• WHAT YOU ARE ASKED TO DO:
Repeat the lines that follow, leaving nothing out.

• Excerpts of spatial question data:

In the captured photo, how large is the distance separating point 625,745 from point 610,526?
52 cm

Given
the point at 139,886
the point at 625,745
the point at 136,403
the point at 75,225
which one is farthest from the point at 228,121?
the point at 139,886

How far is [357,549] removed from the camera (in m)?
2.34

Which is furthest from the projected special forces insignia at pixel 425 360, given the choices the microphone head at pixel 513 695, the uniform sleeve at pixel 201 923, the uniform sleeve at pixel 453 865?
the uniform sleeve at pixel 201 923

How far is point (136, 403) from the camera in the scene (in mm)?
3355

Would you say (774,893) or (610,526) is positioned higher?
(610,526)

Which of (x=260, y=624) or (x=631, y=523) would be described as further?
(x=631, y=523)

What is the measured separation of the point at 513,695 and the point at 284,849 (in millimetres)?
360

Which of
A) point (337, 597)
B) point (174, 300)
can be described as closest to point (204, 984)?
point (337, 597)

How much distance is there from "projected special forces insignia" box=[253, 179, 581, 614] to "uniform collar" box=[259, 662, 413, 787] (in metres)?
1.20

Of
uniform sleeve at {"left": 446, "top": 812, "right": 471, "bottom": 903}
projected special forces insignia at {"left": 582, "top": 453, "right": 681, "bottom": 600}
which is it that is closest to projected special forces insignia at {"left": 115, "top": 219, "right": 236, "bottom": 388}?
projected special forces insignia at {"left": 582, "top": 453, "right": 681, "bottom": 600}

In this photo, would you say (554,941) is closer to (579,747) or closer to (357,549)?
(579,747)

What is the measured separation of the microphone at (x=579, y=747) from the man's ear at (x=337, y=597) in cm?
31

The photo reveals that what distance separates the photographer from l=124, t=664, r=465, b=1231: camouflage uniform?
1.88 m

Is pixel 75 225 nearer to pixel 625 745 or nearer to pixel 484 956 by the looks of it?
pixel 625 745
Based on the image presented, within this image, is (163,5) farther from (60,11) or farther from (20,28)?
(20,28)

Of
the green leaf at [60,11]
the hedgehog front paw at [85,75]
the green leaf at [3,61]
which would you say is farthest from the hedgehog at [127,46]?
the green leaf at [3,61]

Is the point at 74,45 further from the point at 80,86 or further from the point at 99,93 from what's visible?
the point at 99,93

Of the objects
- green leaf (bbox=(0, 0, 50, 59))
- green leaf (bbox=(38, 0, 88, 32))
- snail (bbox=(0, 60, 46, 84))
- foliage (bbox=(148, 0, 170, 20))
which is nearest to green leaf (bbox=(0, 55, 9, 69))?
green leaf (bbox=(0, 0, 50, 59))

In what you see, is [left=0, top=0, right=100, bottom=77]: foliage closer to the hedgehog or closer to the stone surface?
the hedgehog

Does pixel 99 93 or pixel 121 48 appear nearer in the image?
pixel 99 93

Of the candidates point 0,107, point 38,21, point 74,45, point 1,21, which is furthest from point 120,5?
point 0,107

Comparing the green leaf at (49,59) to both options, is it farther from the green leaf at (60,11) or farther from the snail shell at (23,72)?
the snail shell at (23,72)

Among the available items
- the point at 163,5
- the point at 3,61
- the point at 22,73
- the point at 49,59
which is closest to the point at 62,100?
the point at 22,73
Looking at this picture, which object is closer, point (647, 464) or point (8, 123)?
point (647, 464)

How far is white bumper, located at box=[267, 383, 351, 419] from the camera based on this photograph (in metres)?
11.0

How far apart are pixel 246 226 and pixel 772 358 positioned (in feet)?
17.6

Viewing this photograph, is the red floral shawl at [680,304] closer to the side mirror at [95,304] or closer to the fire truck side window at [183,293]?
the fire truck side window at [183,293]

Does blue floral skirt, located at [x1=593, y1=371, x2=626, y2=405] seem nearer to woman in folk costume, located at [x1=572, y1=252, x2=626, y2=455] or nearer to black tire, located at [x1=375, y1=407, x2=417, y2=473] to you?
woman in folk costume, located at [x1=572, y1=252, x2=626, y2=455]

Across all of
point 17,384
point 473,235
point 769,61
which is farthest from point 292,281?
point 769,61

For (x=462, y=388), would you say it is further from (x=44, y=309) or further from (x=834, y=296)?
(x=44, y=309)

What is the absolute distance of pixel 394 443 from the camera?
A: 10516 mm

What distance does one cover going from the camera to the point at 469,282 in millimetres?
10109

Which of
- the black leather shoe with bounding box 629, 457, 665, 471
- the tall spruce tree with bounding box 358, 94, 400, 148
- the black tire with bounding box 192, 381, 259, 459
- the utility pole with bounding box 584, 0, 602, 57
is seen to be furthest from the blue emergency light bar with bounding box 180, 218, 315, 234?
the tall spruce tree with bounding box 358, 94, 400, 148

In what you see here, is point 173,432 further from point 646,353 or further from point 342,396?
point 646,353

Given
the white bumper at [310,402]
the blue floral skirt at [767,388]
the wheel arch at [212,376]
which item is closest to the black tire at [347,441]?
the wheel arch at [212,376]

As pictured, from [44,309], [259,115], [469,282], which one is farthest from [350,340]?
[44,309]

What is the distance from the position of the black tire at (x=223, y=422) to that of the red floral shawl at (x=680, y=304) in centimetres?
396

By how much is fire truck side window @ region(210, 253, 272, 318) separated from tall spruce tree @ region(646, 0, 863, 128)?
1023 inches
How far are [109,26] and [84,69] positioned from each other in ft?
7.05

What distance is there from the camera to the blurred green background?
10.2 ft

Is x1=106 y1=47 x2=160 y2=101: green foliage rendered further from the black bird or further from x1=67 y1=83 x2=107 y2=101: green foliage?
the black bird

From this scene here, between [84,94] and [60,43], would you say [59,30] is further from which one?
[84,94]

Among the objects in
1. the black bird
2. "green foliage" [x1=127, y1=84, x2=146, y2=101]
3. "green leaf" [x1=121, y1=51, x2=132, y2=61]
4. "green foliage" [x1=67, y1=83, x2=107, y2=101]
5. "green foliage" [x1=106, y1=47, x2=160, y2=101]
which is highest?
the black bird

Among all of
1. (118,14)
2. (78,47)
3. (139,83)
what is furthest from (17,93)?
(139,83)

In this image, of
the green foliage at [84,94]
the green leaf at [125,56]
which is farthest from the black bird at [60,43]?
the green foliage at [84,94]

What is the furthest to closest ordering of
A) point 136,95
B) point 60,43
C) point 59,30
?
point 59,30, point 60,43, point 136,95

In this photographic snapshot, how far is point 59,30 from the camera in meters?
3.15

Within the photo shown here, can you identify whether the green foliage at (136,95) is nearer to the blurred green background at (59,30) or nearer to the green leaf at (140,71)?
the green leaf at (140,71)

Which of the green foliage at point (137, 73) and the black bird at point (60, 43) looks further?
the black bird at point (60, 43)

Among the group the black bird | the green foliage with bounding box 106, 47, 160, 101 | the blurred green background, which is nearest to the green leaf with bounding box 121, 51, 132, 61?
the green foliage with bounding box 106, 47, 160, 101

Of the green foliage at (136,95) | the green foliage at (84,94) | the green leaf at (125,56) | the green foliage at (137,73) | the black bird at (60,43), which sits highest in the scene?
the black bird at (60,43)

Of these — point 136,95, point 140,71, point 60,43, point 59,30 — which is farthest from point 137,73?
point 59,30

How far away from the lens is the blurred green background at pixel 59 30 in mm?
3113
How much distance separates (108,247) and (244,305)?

• SOLUTION:
In the captured photo, how large is the distance separating point 625,745 from point 610,526?
52 cm

Given
the point at 139,886
the point at 625,745
the point at 136,403
the point at 75,225
which one is farthest from the point at 228,121?
the point at 139,886

How far is [357,549] removed from the camera (in m)?
2.34

Which is furthest from the projected special forces insignia at pixel 425 360, given the choices the microphone head at pixel 513 695, the uniform sleeve at pixel 201 923, the uniform sleeve at pixel 453 865?
the uniform sleeve at pixel 201 923

How far is point (136, 403) from the camera in the scene (in mm)?
3355

Would you say (774,893) or (610,526) is positioned higher?
(610,526)

Which of (x=260, y=624) or (x=631, y=523) would be described as further?
(x=631, y=523)

What is the measured separation of the point at 513,695 and the point at 284,849 (in millimetres)?
360

Which of
A) point (337, 597)
B) point (174, 300)
can be described as closest to point (204, 984)?
point (337, 597)

How much distance is there from "projected special forces insignia" box=[253, 179, 581, 614] to "uniform collar" box=[259, 662, 413, 787] (in metres)?
1.20

Of
uniform sleeve at {"left": 446, "top": 812, "right": 471, "bottom": 903}
projected special forces insignia at {"left": 582, "top": 453, "right": 681, "bottom": 600}
which is it that is closest to projected special forces insignia at {"left": 115, "top": 219, "right": 236, "bottom": 388}?
projected special forces insignia at {"left": 582, "top": 453, "right": 681, "bottom": 600}

In this photo, would you say (554,941) is closer to (579,747) or closer to (357,549)?
(579,747)

What is the measured separation of the microphone at (x=579, y=747) from the man's ear at (x=337, y=597) in cm?
31

The photo reveals that what distance separates the photographer from l=124, t=664, r=465, b=1231: camouflage uniform?
1.88 m

Is pixel 75 225 nearer to pixel 625 745 or nearer to pixel 484 956 by the looks of it?
pixel 625 745
Based on the image presented, within this image, is (163,5) farther from (60,11) or farther from (20,28)?
(20,28)

Of
the green leaf at [60,11]
the hedgehog front paw at [85,75]
the green leaf at [3,61]
which would you say is farthest from the hedgehog at [127,46]?
the green leaf at [3,61]

Is the point at 74,45 further from the point at 80,86 or further from the point at 99,93 from what's visible?
the point at 99,93

Of the objects
- green leaf (bbox=(0, 0, 50, 59))
- green leaf (bbox=(38, 0, 88, 32))
- snail (bbox=(0, 60, 46, 84))
- foliage (bbox=(148, 0, 170, 20))
which is nearest to green leaf (bbox=(0, 55, 9, 69))?
green leaf (bbox=(0, 0, 50, 59))

In what you see, is [left=0, top=0, right=100, bottom=77]: foliage closer to the hedgehog or closer to the stone surface?
the hedgehog

Does pixel 99 93 or pixel 121 48 appear nearer in the image?
pixel 99 93

Of the candidates point 0,107, point 38,21, point 74,45, point 1,21, which is furthest from point 120,5?
point 0,107

Comparing the green leaf at (49,59) to both options, is it farther from the green leaf at (60,11) or farther from the snail shell at (23,72)?
the snail shell at (23,72)

Among the available items
- the point at 163,5
- the point at 3,61
- the point at 22,73
- the point at 49,59
which is closest to the point at 62,100?
the point at 22,73
Looking at this picture, which object is closer, point (647, 464) or point (8, 123)?
point (647, 464)

How far is white bumper, located at box=[267, 383, 351, 419] from the camera based on this photograph (in metres)?
11.0

How far apart are pixel 246 226 and pixel 772 358 positioned (in feet)?
17.6

Viewing this photograph, is the red floral shawl at [680,304] closer to the side mirror at [95,304] or closer to the fire truck side window at [183,293]?
the fire truck side window at [183,293]

Does blue floral skirt, located at [x1=593, y1=371, x2=626, y2=405] seem nearer to woman in folk costume, located at [x1=572, y1=252, x2=626, y2=455] or nearer to black tire, located at [x1=375, y1=407, x2=417, y2=473] to you?
woman in folk costume, located at [x1=572, y1=252, x2=626, y2=455]

Across all of
point 17,384
point 473,235
point 769,61
which is farthest from point 292,281?
point 769,61

For (x=462, y=388), would you say it is further from (x=44, y=309) or further from (x=834, y=296)?
(x=44, y=309)

What is the absolute distance of pixel 394 443 from the camera?
A: 10516 mm

What distance does one cover going from the camera to the point at 469,282 in millimetres?
10109

Which of
- the black leather shoe with bounding box 629, 457, 665, 471
- the tall spruce tree with bounding box 358, 94, 400, 148
- the black tire with bounding box 192, 381, 259, 459
- the utility pole with bounding box 584, 0, 602, 57
is seen to be furthest from the blue emergency light bar with bounding box 180, 218, 315, 234?
the tall spruce tree with bounding box 358, 94, 400, 148

In what you see here, is point 173,432 further from point 646,353 or further from point 342,396?
point 646,353

Given
the white bumper at [310,402]
the blue floral skirt at [767,388]
the wheel arch at [212,376]
which item is closest to the black tire at [347,441]?
the wheel arch at [212,376]

As pictured, from [44,309], [259,115], [469,282], which one is farthest from [350,340]?
[44,309]

What is the distance from the position of the black tire at (x=223, y=422) to that of the red floral shawl at (x=680, y=304) in centimetres?
396

By how much is fire truck side window @ region(210, 253, 272, 318) separated from tall spruce tree @ region(646, 0, 863, 128)?
1023 inches
How far are [109,26] and [84,69] positioned from each other in ft?
7.05

What distance is there from the camera to the blurred green background?
10.2 ft

Is x1=106 y1=47 x2=160 y2=101: green foliage rendered further from the black bird or further from x1=67 y1=83 x2=107 y2=101: green foliage?
the black bird

From this scene here, between [84,94] and [60,43], would you say [59,30] is further from which one?
[84,94]

Among the objects in
1. the black bird
2. "green foliage" [x1=127, y1=84, x2=146, y2=101]
3. "green leaf" [x1=121, y1=51, x2=132, y2=61]
4. "green foliage" [x1=67, y1=83, x2=107, y2=101]
5. "green foliage" [x1=106, y1=47, x2=160, y2=101]
which is highest?
the black bird

Among all of
1. (118,14)
2. (78,47)
3. (139,83)
what is furthest from (17,93)?
(139,83)

In this image, of
the green foliage at [84,94]
the green leaf at [125,56]
which is farthest from the black bird at [60,43]?
the green foliage at [84,94]

What is the furthest to closest ordering of
A) point 136,95
B) point 60,43
C) point 59,30
?
point 59,30, point 60,43, point 136,95

In this photographic snapshot, how far is point 59,30 from the camera in meters?
3.15

Within the photo shown here, can you identify whether the green foliage at (136,95) is nearer to the blurred green background at (59,30) or nearer to the green leaf at (140,71)?
the green leaf at (140,71)

Which of the green foliage at point (137, 73) and the black bird at point (60, 43) looks further?
the black bird at point (60, 43)

Among the group the black bird | the green foliage with bounding box 106, 47, 160, 101 | the blurred green background, which is nearest to the green leaf with bounding box 121, 51, 132, 61?
the green foliage with bounding box 106, 47, 160, 101

Of the green foliage at (136,95) | the green foliage at (84,94) | the green leaf at (125,56) | the green foliage at (137,73) | the black bird at (60,43), which sits highest in the scene?
the black bird at (60,43)

Of these — point 136,95, point 140,71, point 60,43, point 59,30 — which is farthest from point 137,73?
point 59,30

How far away from the lens is the blurred green background at pixel 59 30 in mm?
3113
How much distance separates (108,247) and (244,305)?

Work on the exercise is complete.